Usher Syndrome Defined
Approximately 10,000 to 15,000 people in the United States have Usher syndrome, which is a combination of deafness and blindness. There are three basic types of Usher syndrome:

Type 1 causes deafness at birth and progressive vision loss from retinitis pigmentosa as early as age five.

Type 2 causes moderate to severe hearing loss at birth which progresses to deafness. Vision can be near normal at birth but progresses slowly toward blindness beginning in the teens.
Type 3 patients are born with normal hearing and vision but begin to lose both senses by about age 20.

Recessive Genes Defined
Usher syndrome has long been considered to be an autosomal recessive condition. This means that the condition is inherited and is caused by a mutation to a gene that is recessive, or non-dominant. During conception, a child receives one-half of her genes from her mother and the other matching half of her genes from her father. In order to function, both halves of each gene must be present.
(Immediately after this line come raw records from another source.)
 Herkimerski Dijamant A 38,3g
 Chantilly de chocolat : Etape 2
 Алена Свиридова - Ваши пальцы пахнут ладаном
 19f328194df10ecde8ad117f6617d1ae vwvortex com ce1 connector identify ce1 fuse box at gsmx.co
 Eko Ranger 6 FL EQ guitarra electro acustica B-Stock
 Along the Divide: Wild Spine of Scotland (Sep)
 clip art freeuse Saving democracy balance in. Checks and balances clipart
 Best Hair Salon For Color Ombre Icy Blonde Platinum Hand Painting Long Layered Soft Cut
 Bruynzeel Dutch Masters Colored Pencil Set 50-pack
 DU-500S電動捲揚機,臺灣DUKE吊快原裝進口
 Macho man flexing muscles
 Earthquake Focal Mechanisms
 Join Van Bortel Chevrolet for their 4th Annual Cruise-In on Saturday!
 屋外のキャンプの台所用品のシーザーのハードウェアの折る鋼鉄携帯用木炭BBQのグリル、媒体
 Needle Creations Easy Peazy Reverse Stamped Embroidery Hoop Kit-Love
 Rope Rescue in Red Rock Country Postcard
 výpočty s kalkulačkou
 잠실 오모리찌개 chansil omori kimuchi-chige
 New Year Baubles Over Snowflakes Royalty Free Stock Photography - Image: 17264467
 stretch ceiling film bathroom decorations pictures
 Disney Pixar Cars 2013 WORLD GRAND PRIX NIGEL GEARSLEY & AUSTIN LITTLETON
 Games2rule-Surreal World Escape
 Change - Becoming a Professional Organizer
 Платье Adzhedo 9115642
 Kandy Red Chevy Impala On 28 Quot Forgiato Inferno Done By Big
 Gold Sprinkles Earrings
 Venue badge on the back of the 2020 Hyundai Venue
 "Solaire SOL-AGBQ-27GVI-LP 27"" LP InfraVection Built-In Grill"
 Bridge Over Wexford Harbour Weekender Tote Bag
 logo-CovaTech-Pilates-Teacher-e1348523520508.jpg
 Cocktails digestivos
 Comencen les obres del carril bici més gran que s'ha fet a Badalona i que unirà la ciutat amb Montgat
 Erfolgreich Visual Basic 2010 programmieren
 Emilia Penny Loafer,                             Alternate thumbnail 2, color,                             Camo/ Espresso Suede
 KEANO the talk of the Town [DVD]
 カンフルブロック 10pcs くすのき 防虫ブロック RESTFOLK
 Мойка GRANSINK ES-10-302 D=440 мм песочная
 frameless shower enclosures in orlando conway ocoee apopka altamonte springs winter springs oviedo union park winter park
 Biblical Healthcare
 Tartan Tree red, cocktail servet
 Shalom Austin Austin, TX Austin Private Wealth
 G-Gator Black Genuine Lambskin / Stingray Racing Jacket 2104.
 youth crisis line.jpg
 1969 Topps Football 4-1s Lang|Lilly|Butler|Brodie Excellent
Each half of a gene pair can be either dominant or recessive. If a gene is dominant, it is going to “win” over a recessive gene in controlling whether that trait shows up in the new baby or not. In the case of Usher syndrome, we can call a normal, dominant gene a “good” gene. The genetic mutation that causes Usher syndrome, which is a recessive or “submissive” gene we will call a “bad” gene.

If each parent gives the baby a good gene, her gene pair will be normal and she will not have Usher syndrome. If one parent gives her a good gene and the other parent gives her a bad gene, the good gene will overpower the bad gene and she will not have Usher syndrome. But if both parents give her a bad or recessive gene, there is no good gene present to overpower them and she will have Usher syndrome.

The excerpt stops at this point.